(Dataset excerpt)
BEGIN

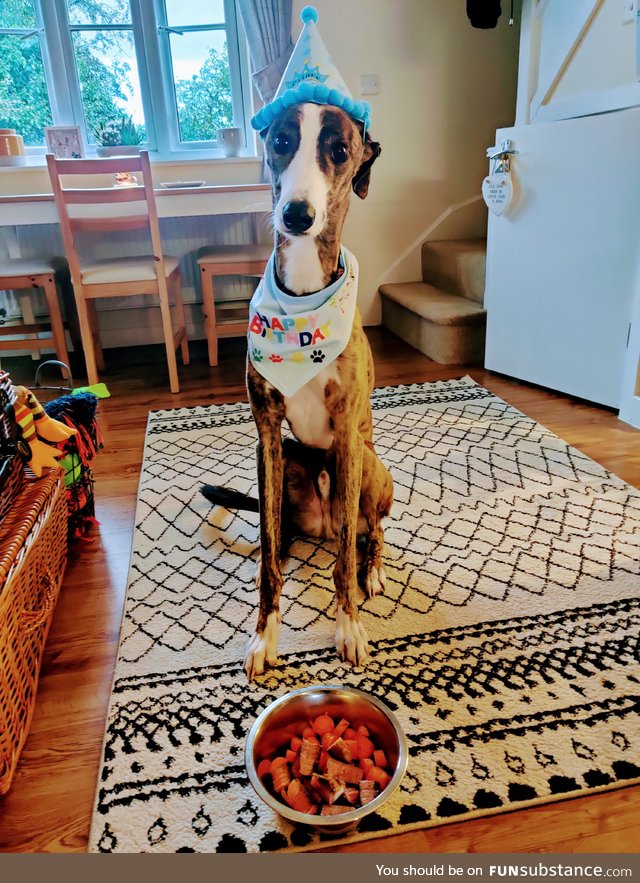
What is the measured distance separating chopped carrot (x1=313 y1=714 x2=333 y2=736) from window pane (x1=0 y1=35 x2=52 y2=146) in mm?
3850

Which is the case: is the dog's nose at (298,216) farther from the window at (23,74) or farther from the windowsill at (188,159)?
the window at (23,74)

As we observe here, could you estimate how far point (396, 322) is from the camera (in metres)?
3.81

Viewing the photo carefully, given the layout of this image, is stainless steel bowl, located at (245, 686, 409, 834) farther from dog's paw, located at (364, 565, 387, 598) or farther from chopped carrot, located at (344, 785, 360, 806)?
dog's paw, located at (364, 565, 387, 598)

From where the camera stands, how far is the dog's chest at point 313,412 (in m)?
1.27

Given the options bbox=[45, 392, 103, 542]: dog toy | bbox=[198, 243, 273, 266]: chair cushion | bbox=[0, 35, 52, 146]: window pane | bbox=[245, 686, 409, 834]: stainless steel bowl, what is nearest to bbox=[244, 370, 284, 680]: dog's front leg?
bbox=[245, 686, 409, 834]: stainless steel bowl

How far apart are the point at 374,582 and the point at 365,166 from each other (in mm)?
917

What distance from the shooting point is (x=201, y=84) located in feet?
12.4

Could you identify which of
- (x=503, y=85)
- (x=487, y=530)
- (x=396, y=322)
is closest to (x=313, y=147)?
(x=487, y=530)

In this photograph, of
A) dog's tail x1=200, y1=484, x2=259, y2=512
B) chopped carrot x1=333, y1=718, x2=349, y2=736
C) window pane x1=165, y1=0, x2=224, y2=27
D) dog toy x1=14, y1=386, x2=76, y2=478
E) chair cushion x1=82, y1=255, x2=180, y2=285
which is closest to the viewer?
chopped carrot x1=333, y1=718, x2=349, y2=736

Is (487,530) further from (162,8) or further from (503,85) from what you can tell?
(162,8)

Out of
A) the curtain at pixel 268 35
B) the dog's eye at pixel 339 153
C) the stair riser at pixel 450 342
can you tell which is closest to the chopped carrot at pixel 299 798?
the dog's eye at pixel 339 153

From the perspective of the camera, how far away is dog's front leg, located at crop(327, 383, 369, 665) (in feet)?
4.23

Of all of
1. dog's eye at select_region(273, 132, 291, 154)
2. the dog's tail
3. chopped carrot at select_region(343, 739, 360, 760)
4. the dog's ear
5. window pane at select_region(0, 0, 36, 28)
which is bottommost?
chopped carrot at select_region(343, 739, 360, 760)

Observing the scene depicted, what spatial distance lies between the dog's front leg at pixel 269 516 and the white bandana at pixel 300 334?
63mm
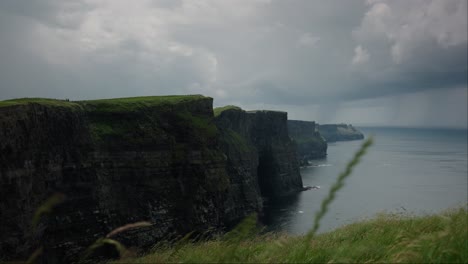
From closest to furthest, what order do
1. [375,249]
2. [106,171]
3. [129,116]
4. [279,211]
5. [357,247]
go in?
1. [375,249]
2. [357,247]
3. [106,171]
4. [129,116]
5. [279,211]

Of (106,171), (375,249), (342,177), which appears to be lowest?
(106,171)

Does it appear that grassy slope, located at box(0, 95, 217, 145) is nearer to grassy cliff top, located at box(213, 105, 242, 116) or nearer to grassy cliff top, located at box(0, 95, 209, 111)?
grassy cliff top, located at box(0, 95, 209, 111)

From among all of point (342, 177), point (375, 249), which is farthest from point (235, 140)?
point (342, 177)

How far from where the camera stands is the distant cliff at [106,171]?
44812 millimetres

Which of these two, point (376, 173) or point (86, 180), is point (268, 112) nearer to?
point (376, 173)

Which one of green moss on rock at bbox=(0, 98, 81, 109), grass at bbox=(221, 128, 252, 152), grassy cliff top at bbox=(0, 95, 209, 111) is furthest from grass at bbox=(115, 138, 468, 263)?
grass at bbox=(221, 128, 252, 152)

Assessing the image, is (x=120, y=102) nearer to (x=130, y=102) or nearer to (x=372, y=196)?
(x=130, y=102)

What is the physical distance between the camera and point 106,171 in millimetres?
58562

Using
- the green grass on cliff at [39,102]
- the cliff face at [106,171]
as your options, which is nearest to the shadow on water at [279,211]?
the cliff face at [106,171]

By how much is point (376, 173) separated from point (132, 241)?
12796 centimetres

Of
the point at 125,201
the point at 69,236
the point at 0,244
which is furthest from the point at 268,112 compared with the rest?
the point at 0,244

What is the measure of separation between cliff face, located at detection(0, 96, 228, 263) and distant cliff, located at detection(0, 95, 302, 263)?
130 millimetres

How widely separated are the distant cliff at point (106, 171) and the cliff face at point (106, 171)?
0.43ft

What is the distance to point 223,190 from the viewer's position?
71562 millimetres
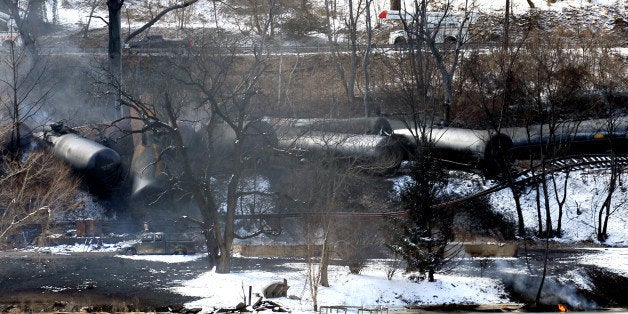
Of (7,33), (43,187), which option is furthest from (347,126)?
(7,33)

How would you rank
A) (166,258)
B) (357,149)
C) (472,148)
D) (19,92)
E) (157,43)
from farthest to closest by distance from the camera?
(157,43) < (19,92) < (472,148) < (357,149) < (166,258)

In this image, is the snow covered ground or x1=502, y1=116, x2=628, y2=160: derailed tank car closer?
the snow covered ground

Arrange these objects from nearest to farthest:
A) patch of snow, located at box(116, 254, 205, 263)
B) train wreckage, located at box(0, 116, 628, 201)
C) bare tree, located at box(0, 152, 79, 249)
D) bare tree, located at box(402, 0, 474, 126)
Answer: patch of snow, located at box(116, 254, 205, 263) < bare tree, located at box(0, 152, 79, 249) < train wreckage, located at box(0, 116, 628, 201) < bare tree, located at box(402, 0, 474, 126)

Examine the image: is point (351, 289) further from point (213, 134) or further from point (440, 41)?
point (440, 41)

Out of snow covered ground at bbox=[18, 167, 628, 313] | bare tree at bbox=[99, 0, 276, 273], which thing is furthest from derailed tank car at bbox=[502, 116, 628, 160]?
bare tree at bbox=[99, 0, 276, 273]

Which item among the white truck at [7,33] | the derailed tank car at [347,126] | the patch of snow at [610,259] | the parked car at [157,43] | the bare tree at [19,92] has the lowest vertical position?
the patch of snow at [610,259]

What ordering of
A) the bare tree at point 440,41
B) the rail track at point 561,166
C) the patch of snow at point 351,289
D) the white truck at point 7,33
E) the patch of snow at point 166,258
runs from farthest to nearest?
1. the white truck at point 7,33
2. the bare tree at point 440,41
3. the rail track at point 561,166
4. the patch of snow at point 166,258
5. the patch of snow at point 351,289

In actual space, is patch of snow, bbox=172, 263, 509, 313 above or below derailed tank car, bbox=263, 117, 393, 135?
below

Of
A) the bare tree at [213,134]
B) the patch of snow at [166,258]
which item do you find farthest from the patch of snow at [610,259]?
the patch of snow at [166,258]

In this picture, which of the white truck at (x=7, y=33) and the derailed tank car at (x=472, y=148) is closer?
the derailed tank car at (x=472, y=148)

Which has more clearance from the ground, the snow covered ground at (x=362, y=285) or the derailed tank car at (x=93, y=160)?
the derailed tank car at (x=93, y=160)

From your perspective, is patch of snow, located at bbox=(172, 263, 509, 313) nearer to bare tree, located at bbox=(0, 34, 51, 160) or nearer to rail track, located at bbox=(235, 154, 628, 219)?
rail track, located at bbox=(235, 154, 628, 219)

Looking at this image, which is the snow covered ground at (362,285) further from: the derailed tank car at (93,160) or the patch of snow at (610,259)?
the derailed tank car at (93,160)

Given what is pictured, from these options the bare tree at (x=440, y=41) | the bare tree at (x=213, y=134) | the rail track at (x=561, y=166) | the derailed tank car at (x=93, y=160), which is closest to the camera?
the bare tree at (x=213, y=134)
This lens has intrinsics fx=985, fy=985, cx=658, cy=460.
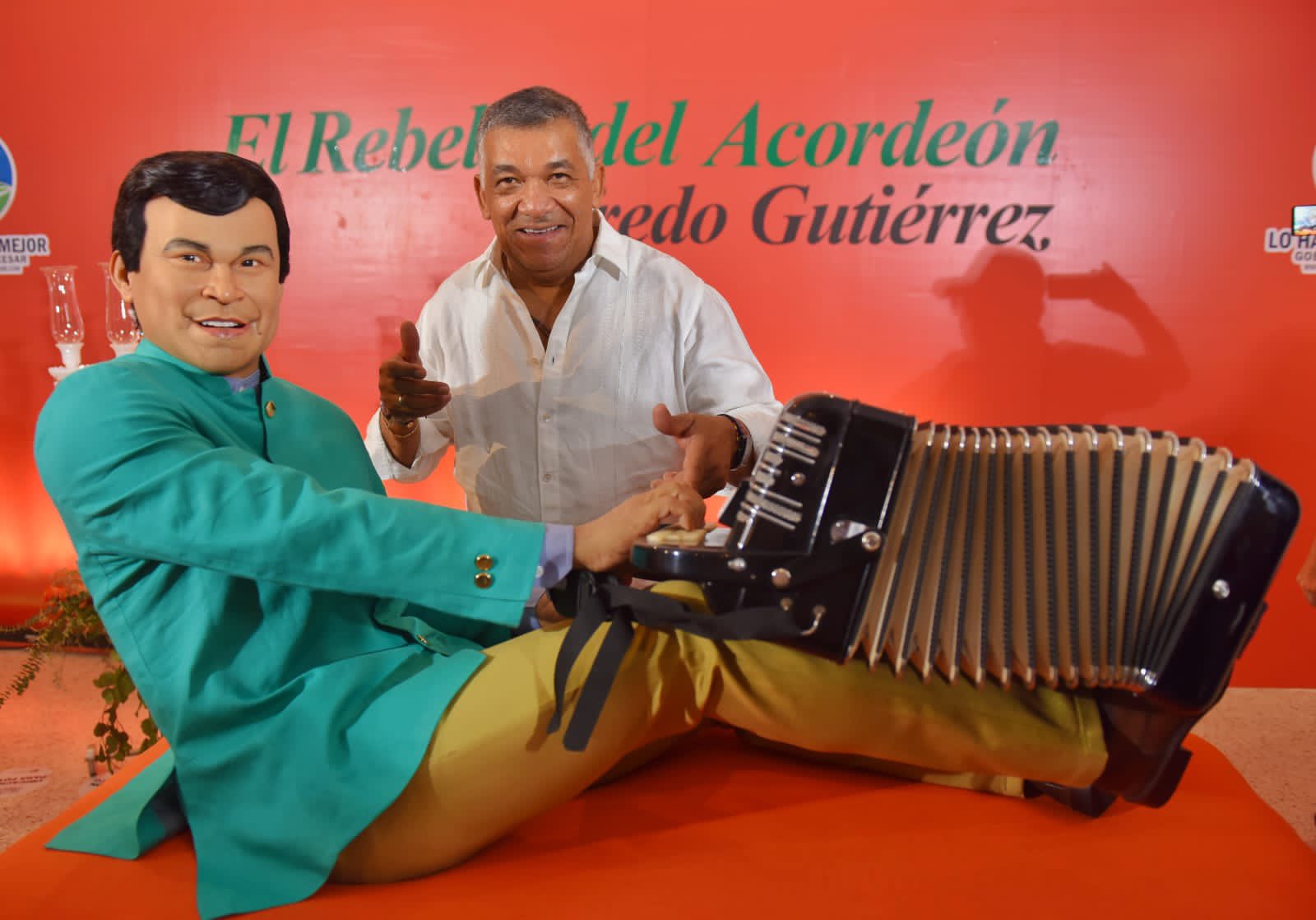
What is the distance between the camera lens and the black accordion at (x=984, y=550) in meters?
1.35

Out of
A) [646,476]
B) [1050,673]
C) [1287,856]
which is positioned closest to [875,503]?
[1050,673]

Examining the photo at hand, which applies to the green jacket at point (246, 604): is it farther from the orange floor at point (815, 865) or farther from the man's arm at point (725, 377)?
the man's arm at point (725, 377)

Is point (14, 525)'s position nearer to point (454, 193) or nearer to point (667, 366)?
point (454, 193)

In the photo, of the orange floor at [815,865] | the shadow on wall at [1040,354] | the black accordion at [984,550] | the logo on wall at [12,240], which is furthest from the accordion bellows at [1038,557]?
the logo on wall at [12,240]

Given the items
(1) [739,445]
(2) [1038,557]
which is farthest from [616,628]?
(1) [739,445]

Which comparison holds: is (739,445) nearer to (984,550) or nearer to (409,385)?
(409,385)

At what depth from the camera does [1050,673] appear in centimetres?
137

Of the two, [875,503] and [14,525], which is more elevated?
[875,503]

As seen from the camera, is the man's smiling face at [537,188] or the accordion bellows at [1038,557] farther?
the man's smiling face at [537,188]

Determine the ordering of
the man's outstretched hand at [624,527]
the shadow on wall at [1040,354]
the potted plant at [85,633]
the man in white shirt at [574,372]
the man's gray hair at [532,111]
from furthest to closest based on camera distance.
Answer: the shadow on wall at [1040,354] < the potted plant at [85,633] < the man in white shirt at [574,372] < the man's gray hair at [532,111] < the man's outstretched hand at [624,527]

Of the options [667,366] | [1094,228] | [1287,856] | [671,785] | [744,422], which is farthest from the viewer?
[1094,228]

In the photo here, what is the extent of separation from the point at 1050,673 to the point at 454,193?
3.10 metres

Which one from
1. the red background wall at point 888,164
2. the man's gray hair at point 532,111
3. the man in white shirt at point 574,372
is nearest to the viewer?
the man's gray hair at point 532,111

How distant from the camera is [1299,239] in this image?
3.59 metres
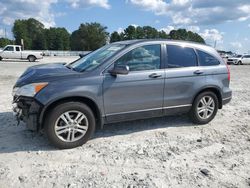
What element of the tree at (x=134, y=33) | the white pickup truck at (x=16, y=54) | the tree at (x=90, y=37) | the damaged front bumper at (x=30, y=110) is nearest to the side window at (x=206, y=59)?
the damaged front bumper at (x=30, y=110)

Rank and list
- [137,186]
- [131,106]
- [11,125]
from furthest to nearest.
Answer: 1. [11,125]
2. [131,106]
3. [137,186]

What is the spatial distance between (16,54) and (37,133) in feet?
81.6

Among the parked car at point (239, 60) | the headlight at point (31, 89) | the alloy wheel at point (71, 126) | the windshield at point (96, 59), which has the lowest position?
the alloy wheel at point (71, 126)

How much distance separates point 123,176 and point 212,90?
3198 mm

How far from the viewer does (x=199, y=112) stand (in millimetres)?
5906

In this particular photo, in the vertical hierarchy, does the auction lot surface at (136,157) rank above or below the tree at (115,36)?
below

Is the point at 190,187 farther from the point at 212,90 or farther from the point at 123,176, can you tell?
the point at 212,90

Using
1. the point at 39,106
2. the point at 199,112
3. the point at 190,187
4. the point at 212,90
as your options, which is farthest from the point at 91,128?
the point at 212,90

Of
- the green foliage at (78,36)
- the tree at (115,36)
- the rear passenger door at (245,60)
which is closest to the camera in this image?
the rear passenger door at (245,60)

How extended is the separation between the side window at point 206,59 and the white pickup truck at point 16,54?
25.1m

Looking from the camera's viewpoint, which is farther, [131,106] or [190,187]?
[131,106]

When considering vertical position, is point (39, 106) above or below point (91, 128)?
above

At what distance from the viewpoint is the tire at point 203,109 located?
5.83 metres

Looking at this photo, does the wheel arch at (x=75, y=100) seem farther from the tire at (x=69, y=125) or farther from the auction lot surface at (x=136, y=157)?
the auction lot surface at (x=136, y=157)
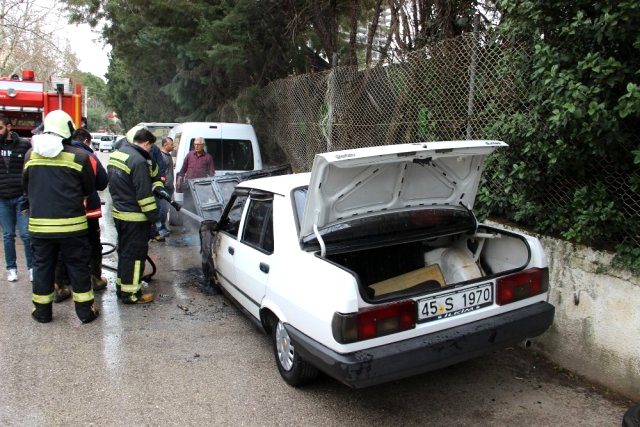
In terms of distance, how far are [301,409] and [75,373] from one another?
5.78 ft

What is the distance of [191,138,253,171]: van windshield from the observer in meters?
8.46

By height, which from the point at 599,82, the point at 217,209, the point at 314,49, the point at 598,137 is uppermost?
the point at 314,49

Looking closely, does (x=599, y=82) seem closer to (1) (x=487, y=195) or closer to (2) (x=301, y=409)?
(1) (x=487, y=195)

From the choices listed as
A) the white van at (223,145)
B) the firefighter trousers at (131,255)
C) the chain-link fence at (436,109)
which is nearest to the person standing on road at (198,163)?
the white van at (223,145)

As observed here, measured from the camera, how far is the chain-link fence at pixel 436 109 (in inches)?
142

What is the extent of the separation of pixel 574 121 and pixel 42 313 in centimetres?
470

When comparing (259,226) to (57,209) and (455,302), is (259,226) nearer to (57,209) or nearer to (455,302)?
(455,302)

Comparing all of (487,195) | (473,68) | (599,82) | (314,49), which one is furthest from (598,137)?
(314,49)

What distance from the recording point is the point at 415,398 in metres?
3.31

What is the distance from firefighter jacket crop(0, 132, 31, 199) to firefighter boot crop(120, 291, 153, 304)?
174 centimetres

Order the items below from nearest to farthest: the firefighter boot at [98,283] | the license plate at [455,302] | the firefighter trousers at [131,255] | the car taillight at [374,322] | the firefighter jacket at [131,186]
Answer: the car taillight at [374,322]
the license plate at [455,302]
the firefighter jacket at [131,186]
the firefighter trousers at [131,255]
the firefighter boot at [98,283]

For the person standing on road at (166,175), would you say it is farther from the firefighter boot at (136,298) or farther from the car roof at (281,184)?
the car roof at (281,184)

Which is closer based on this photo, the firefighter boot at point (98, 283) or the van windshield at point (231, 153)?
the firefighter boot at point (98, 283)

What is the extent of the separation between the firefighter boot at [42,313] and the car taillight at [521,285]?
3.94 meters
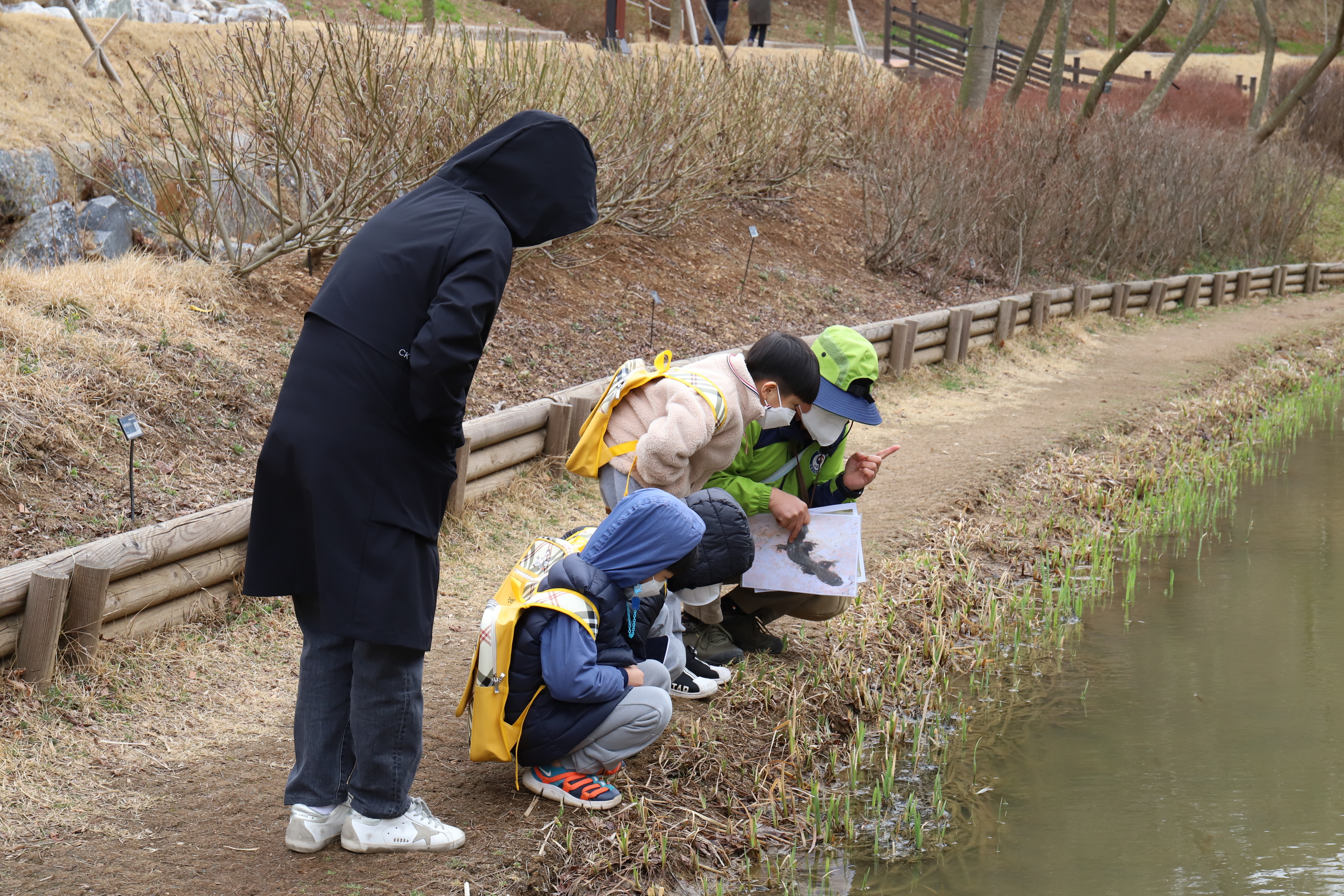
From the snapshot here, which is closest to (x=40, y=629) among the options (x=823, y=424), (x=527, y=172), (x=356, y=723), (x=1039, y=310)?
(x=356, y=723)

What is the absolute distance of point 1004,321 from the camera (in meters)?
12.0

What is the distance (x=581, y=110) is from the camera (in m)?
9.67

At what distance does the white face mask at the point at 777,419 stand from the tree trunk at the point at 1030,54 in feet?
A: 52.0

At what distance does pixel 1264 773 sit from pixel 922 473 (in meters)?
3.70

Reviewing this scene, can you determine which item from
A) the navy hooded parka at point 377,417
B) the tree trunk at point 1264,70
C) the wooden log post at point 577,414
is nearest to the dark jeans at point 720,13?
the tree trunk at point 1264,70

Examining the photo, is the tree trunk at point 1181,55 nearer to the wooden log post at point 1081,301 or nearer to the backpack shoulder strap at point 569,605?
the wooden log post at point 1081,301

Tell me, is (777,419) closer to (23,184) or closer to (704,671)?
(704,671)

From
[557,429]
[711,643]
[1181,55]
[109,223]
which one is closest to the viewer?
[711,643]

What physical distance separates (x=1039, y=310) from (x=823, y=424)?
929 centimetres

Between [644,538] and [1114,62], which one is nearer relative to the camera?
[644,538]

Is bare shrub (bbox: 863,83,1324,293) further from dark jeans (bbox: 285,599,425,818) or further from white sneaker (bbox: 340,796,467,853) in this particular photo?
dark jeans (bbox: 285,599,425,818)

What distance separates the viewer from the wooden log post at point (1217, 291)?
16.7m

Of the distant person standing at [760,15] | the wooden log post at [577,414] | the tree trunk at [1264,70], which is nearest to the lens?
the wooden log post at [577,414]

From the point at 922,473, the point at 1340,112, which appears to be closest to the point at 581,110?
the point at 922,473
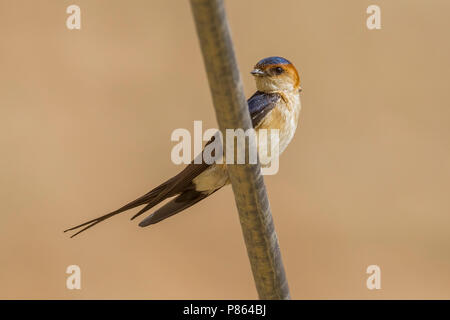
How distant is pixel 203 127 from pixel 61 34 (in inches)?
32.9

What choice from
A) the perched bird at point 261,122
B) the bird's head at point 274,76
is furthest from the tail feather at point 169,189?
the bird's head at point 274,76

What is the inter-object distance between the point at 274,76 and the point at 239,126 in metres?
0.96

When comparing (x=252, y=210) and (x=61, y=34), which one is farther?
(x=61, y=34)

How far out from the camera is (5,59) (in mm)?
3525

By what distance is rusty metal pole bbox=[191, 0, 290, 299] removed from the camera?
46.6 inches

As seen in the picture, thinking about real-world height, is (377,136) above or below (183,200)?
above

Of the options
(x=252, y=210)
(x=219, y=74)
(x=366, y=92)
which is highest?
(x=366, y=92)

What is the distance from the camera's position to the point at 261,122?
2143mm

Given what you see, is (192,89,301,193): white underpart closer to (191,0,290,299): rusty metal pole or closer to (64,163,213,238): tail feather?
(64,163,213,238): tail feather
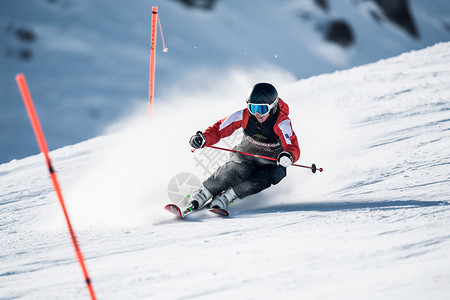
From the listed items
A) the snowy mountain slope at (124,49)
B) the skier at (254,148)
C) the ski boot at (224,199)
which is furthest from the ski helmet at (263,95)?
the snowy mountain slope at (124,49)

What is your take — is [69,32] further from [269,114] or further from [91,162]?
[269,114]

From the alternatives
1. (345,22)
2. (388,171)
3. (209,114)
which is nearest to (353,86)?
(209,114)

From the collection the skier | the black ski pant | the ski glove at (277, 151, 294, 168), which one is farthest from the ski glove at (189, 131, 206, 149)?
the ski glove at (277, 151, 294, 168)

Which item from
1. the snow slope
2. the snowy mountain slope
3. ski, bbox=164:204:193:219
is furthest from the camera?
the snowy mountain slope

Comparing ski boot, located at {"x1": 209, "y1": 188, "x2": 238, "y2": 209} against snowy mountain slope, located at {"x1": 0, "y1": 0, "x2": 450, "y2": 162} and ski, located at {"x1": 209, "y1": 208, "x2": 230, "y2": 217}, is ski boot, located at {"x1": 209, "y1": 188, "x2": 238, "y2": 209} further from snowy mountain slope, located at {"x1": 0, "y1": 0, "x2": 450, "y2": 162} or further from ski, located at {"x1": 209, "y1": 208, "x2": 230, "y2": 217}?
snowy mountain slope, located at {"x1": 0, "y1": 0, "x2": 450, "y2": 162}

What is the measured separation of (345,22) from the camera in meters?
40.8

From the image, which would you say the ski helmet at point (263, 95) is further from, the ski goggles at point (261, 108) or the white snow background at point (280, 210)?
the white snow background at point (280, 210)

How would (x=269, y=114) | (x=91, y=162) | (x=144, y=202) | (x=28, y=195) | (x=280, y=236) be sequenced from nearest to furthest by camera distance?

END

Rewrite the entries from the line containing "What is the measured separation" through the end of the entries, inclusive, replacing "camera" with "lens" and leaving everything else unchanged.

What is the measured separation of (345,22) from the lens in meters?
40.8

From the image, which would you say the ski helmet at point (263, 95) is further from, the ski goggles at point (261, 108) or the white snow background at point (280, 210)?
the white snow background at point (280, 210)

How would (x=269, y=114) | (x=91, y=162) | (x=144, y=202) | (x=28, y=195) | (x=280, y=236) be sequenced from nearest to furthest by lens distance?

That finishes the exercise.